76 California Hospitals Sue HHS Over Medicare, Medcaid Payment Amounts

On Friday, 76 hospitals collectively filed suit against Xavier Becerra, Secretary of Health and Humans Services. The suit, filed in the District of Columbia District Court, concerns allegations of systemic underpayment of Medicare and Medicaid benefits due to recalculations of how these payments are allotted between Medicare and Medicaid. All plaintiff hospitals are located in California and are participants in the California Medicaid system.

The Medicare program contracts with local hospitals to provide treatment for Medicare eligible patients. The inpatient claims are processed under a system known as the inpatient prospective payment system (IPPS) which is administered regionally by Medicare Administrative Contractors (MACS) on Medicare’s behalf as fiscal intermediaries. Because the Medicare statute prohibits debt shifting from Medicare patients to other patients or vice versa, when a debt is uncollectible from a Medicare patient, usually due to a Medicare patient not paying a deductible or coinsurance amount, the bad debt is reviewed by the MAC for possible further reimbursement from Medicare directly. These bad debts must meet four requirements for reimbursement from Medicare, including:

(1)  The  debt  must  be  related  to  covered  services  and  derived  from  deductible  and coinsurance amounts.   

(2) The provider must be able to establish that reasonable collection efforts were made.   

(3) The debt was actually uncollectible when claimed as worthless.   

(4) Sound business judgment established that there was no likelihood of recovery at any time in the future. 

For the patient bad debts at issue in this suit, the patients were members of both Medicare and the California State Medicaid plan (Medi-Cal). Up until 1997, Medi-Cal paid Medicare deductibles and co-insurance amounts in full. After the Balanced Budget Act of 1997, Medi-Cal was permitted to pay only the difference between the portion paid by Medicare and the amount Medi-Cal would have paid if they had been the sole payor on the bill. This process was then made retroactive to 1994. However, in processing the bills from 1994-1997, Medi-cal made the presumption that the amount paid by Medicare was greater than the amount that Medi-cal would have paid and denied all payments for all deductibles and coinsurance amounts.
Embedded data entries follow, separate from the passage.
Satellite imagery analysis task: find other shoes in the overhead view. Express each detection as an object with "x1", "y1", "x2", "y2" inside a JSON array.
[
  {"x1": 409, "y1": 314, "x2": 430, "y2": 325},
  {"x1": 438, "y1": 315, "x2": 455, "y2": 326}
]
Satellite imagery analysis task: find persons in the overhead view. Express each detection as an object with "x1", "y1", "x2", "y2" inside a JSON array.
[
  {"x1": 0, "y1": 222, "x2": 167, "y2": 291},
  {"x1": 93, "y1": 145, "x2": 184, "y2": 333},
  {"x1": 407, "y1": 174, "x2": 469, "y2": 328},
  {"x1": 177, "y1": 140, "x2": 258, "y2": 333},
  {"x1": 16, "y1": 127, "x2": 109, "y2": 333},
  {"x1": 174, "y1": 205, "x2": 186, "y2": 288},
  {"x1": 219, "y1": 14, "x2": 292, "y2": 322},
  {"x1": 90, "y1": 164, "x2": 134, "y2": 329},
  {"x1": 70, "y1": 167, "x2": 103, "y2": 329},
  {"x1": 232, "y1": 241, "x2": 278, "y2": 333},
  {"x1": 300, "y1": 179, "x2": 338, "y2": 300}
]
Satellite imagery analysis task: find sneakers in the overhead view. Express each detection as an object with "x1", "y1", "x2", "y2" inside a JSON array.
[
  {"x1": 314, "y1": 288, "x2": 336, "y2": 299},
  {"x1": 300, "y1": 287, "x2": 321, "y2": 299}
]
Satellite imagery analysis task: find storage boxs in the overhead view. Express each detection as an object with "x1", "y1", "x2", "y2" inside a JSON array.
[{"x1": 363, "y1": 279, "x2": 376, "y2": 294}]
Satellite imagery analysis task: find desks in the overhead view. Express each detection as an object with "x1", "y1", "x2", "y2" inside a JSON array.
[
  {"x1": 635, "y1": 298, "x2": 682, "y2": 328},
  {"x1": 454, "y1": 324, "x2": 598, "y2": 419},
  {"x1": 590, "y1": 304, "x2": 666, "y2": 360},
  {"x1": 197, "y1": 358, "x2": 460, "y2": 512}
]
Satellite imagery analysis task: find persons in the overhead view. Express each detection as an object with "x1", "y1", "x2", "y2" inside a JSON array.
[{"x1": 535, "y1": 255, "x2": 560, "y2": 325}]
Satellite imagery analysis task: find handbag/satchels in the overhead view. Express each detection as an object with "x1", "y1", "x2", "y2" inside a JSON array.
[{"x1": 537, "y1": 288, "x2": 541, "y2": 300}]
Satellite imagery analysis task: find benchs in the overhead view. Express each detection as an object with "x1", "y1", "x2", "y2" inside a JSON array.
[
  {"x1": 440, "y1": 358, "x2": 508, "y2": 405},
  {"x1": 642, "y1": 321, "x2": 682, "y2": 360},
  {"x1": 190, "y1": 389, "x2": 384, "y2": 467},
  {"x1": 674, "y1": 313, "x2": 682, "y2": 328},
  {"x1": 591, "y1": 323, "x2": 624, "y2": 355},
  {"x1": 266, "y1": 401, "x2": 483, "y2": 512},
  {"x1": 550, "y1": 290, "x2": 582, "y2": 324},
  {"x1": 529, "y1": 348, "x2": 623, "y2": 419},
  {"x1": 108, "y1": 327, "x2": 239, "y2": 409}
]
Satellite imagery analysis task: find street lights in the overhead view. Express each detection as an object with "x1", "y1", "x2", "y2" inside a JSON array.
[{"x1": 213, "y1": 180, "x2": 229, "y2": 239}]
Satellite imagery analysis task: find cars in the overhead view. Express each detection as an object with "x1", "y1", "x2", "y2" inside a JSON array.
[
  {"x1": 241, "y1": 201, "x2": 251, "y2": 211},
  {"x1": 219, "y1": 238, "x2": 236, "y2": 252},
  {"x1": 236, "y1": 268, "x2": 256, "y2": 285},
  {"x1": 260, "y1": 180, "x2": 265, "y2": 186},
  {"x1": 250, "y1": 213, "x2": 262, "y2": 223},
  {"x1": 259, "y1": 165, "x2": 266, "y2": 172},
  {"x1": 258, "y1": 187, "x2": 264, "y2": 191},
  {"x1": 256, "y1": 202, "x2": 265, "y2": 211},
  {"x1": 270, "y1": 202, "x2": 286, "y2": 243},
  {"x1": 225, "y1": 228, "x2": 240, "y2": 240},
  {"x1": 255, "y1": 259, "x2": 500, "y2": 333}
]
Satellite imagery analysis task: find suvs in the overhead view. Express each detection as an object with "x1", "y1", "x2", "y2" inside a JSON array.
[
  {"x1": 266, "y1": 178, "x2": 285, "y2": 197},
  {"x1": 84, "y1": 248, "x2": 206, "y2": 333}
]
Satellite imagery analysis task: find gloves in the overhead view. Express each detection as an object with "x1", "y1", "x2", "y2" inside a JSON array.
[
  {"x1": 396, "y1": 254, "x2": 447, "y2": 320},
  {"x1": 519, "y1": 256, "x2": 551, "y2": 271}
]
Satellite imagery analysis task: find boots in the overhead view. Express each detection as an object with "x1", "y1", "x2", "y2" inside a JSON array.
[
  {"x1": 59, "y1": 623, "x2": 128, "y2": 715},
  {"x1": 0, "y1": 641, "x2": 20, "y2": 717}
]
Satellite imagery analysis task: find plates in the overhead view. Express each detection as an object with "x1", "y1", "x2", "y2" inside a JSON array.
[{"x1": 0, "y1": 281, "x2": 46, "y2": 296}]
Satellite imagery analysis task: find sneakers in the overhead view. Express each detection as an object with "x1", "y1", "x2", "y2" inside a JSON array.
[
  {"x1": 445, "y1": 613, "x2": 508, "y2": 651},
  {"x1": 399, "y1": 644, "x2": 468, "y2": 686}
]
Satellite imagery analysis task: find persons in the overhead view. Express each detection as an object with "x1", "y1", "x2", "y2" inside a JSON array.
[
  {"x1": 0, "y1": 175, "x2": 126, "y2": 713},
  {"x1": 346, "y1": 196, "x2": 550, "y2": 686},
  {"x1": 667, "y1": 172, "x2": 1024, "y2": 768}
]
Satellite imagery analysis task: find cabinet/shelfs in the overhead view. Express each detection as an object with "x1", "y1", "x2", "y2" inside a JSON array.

However, this was not the case, and there are a set of claims for which Medi-cal should still have made payment.

This process was further complicated by the original processing by the MAC for California not having differentiated in its processing the amounts which would have been payable as co-insurance versus deductible, which complicated the processing as bad debt under the Medi-cal standards. Also, Medi-cal at the time did not provided sufficiently detailed remittance advice forms to meet Medicare’s bad debt program specifications as the zero pay remittance requirements were only made retro active in 1997. This resulted in underpayments by Medicare of the claims processed during this time period. Though Medicare has specifically permitted alternative documentation to be presented for review of the bad debt, they are simultaneously requiring zero pay remittances from Medi-cal to process the individual claims, a requirement that would force the hospitals to rebill claims that are over 30 years old in some cases solely for the purposes of documenting that the claim would have received zero payment on the official remittance form.

The plaintiffs allege that this requirement to re-bill represents a violation of the APA in terms of being arbitrary and capricious when alternative documentation is permitted. They also note that the requirement for zero pay remittances is unfairly retro-active under the APA, that the retroactivity also violates the Social Security Act and results in an ultra vires rulemaking. The plaintiffs are represented by Foley & Lardner LLP.